Extremely bad weather conditions and low temperatures in parts of the United States have led to a decrease in power generation along with an increase in demand for it, which led to a jump in the spot price of electricity. Some regions have introduced rotating blackouts to somehow balance the deficit and the surging demand for heating. Severe cold also stopped the production and refining of oil in Texas, Bloomberg estimates the reduction in production at 1 million b/d (the US produces more than 12 million b/d). Storm warnings in Texas are expected to continue through Thursday.

The quotes were also positively affected by reports that the Iranian-backed Houthis launched another drone attack on Saudi Arabia's transport infrastructure. The attack failed, but part of the market decided to price in possible risks, which supported the quotes.

Nevertheless, on the technical side oil is significantly overbought as indicated by RSI above 70 and a healthy correction is needed "digest" the recent growth and determine further direction. Fundamentally, oil prices could extend their rise thanks to global economic recovery and hence improving demand for energy.

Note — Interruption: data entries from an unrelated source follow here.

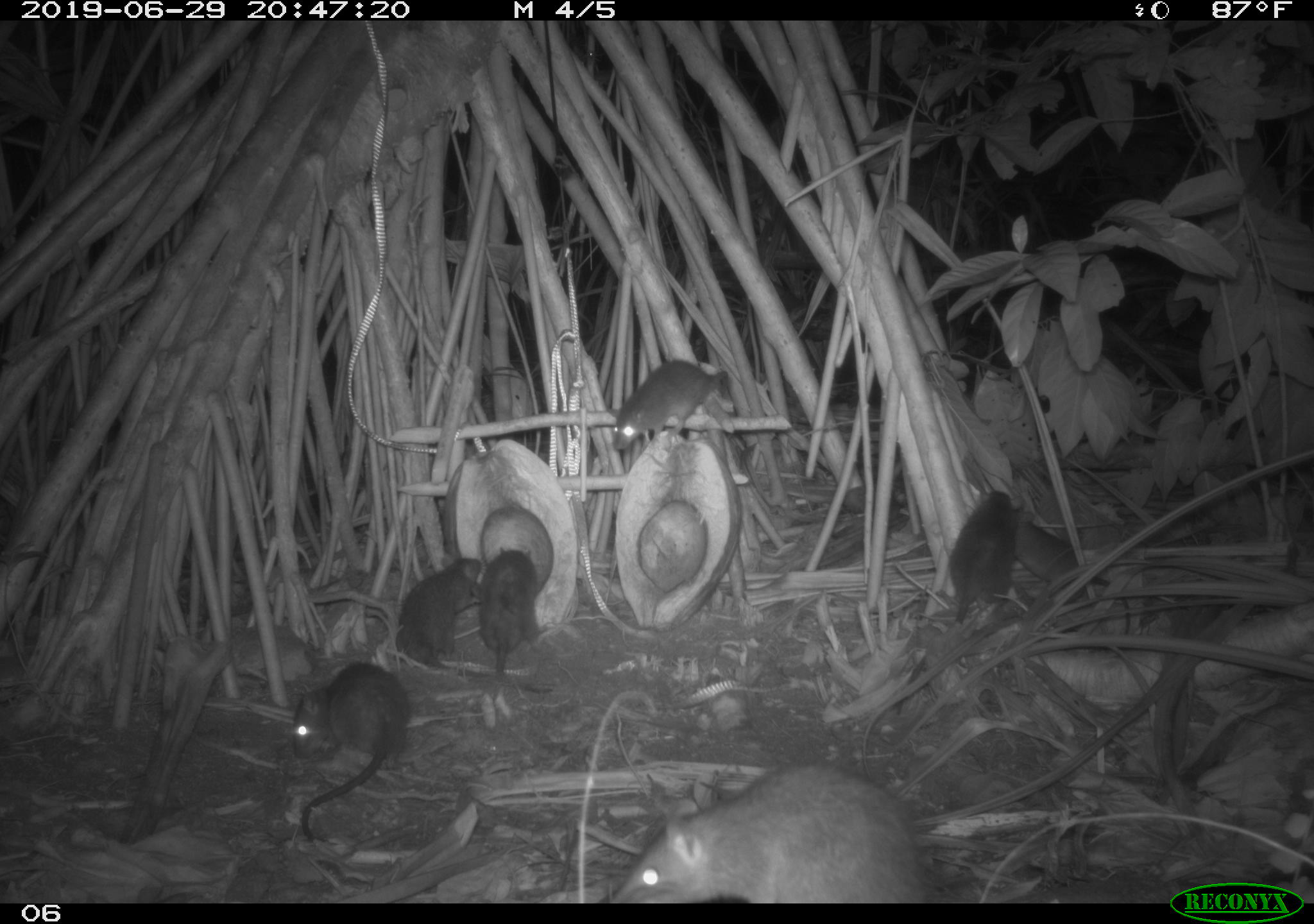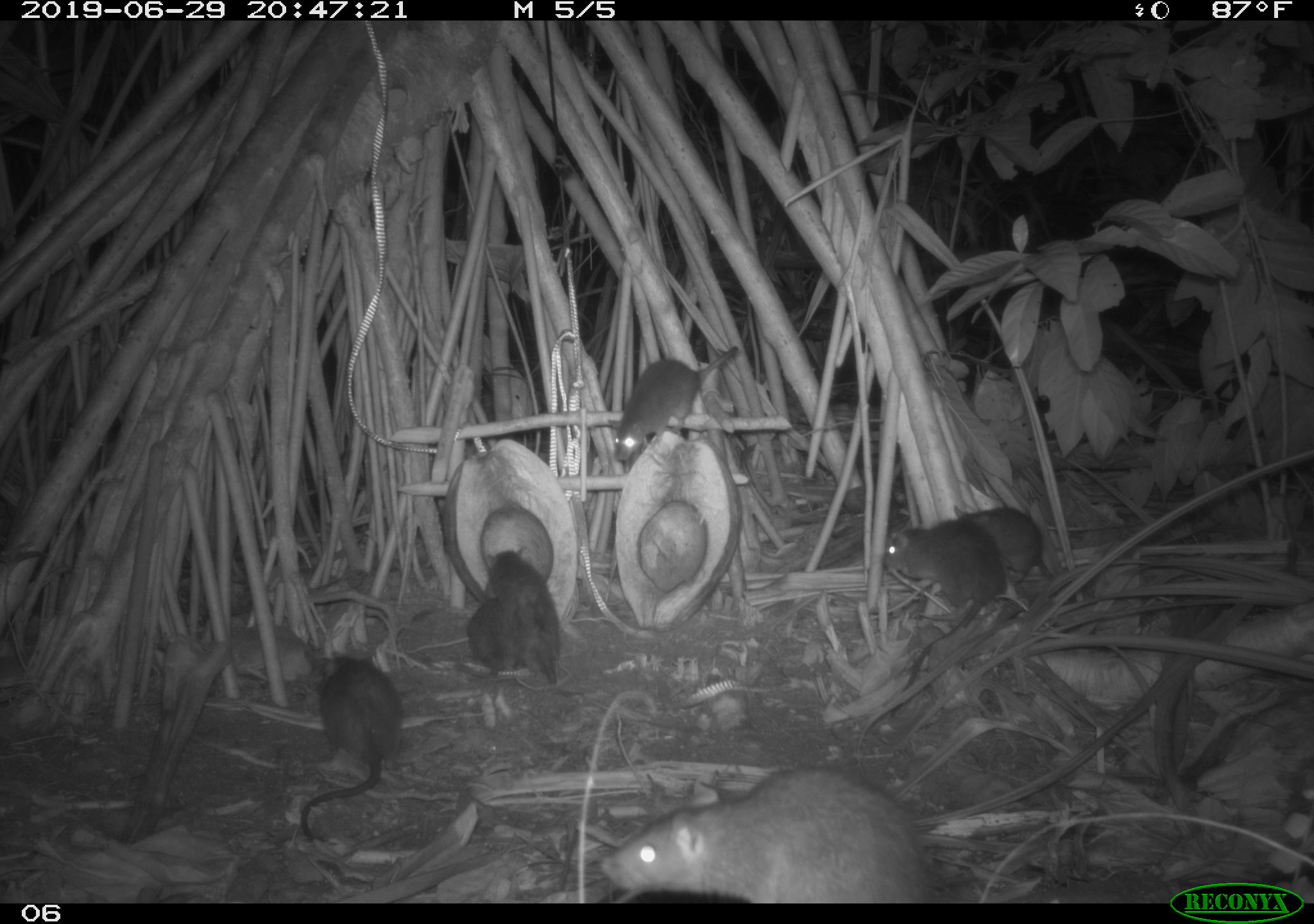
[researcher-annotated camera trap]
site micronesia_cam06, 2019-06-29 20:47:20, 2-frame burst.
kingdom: Animalia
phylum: Chordata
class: Mammalia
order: Rodentia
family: Muridae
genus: Rattus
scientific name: Rattus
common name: rat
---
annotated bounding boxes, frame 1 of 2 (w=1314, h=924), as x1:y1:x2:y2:
rat: 601:753:927:901; 286:655:413:852; 391:542:497:685; 606:352:745:460; 941:479:1026:637; 476:540:558:679; 1014:509:1109:597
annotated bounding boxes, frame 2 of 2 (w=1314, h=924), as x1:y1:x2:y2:
rat: 600:758:933:900; 293:648:412:847; 879:521:1012:698; 603:336:748:474; 478:535:580:696; 950:493:1062:584; 462:584:526:687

SPX futures rose 0.5% on Tuesday, while the global stock market index MSCI ACWI, which has never closed in the red since the beginning of February, renewed its peak again. Asian stocks continue to rise faster than their Western counterparts, Asia-Pacific stocks are up 0.62% today, while Japan's Nikkei is up 1.4%. The Hang Seng Index in Hong Kong rose to a 32-month high.

Risk demand clearly dominates on Tuesday. In the cryptocurrency market, Bitcoin has tested a new all-time high of $ 50,000 thanks to news that JP Morgan is going to invest in it.

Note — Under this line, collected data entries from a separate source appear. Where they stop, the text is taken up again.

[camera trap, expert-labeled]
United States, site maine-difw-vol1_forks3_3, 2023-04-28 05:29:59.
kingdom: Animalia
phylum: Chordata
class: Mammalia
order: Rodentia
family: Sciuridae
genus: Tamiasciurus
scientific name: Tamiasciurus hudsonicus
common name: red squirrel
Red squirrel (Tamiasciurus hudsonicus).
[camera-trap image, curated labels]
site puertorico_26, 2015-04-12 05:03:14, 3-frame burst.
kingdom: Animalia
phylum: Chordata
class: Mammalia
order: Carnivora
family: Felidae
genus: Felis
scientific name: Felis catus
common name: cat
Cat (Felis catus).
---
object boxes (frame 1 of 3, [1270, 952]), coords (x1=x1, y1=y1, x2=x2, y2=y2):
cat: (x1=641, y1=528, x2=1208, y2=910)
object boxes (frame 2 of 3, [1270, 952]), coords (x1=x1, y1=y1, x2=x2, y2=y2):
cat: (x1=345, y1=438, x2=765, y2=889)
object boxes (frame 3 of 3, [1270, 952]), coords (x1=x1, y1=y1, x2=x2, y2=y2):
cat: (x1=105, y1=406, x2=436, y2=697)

The bullish view of the economy continues to push bond yields higher. The 10-year Treasury yield rose to 1.24%, its highest level since March. At some point, the stock market may not like this, since an excessive rise in the cost of borrowing in the market can provoke the Fed's intervention. Therefore, it is worth staying on the alert.

Investors are awaiting the release of the minutes of the last Fed meeting, which will be published on Wednesday and will likely indicate the central bank’s bias to continue to keep rates near zero.